___ DATA FOR THE TASK

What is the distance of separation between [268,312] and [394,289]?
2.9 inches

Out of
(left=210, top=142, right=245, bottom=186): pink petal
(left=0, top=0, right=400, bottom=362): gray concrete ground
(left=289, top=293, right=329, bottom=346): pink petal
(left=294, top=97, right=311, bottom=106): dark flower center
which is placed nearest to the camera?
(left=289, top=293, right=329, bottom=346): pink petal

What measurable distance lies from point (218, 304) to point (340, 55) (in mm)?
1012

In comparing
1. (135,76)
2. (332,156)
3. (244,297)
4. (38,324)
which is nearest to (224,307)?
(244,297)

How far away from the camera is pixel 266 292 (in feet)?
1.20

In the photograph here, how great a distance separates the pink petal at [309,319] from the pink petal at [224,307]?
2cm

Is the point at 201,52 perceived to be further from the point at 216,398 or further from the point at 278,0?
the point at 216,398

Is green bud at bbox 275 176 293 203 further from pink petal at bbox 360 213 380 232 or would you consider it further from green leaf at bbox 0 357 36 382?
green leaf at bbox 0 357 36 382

______
___ DATA FOR THE TASK

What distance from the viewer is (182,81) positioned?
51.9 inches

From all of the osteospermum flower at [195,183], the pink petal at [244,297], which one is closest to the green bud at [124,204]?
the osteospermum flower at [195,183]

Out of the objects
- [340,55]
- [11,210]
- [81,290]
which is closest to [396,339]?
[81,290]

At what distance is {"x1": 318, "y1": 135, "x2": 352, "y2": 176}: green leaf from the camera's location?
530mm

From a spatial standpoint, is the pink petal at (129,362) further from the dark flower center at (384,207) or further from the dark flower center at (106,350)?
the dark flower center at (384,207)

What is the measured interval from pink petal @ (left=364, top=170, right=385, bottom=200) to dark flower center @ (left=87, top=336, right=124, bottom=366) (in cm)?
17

______

* [WRITTEN REQUEST] Pick out every line above that contains the word "flower", and copy each of those lines.

* [TASK RESULT]
(left=294, top=97, right=311, bottom=106): dark flower center
From all of the osteospermum flower at [195,183], the pink petal at [244,297], which one is closest to the green bud at [124,204]?
the osteospermum flower at [195,183]
From a spatial standpoint, is the pink petal at (129,362) further from the dark flower center at (384,207) or further from the dark flower center at (106,350)?
the dark flower center at (384,207)
What is the measured interval from pink petal @ (left=364, top=170, right=385, bottom=200) to dark flower center @ (left=87, top=336, right=124, bottom=366) (in cm)?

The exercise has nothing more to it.